Prince: “Might not know it now, baby, But I are, I’m a Star”

On Striking a Pose:

Bowie: “I’d send my photograph to my honey, and I’d come on like a regular superstar”
Prince: “Better look now or it just might be too late/My luck’s gonna change tonight, there’s gotta be a better life/Take a picture sweetie, I ain’t got time to waste”

On False Endings:

Bowie: The end of “Suffragette City”, a song from Ziggy Stardust which is perhaps even more similar to “Baby I’m a Star” than “Star” in terms of melody, includes a point in which the song comes to a complete halt, only to be started up again by Bowie screaming, “Wham Bam, thank you Ma’am”
Prince: The breaks at the end of “Baby I’m A Star” resemble a false ending, but starts the song up again and again with Prince screaming and yelling “doctor!” before each successive restart into the song’s funk.

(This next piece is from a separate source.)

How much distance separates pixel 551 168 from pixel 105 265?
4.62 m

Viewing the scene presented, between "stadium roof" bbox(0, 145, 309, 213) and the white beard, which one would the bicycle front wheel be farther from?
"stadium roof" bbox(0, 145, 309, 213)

“Purple Rain” versus “Rock n Roll Suicide”

These songs are incredibly similar, especially in purpose.  On the Ziggy Stardust tours (and indeed in Bowie tours throughout the years), “Rock N Roll Suicide” closed the show as the obligatory stadium anthem, in which Bowie offered himself to the audience as a rock n roll sacrifice.  Similarly, the song “Purple Rain” is a Prince Concert staple, and an opportunity for Prince to reach a state of artistic catharsis, asking the audience to wave their hands (in Bowie’s “Rock N Roll Suicide” he asks the audience “Give me your hands, cuz you’re wonderful”) as Prince plays emotionally charged lead guitar before the song drifts away in a transdescent cloud of strings (“Rock N Roll Suicide” ends in a flourish of strings as well).

On Uncertainty:

Bowie: “You’re watching yourself but you’re too unfair”
Prince: “You say you want a leader, but you can’t seem to make up your mind”

On the Pressure to change:

Bowie: “You’re too old to lose it, too young to choose it/And the clock waits patiently on your song”
Prince:  "Honey I know the times are changing/It’s time we all reach out for something new”

On leading the faithful:

Bowie: “You’re not alone, just turn on with me”
Prince: ” Let me guide you to the purple rain”

On reconciliation:

Bowie: “Oh no love!  You’re not alone”
Prince: “It’s such a shame our friendship has to end”

Certainly, many of these examples are borne of compete coincidence, and much of what is suggested here can be argued easily.  Nevertheless, the similarities between these two musical icons cannot be denied.  If nothing else, perhaps such comparisons can serve to introduce die-hard fans of one of these men to the parallel universe of the other, perhaps proving that despite the differences between the two, the brilliance of their muse shines with a like-minded radiance.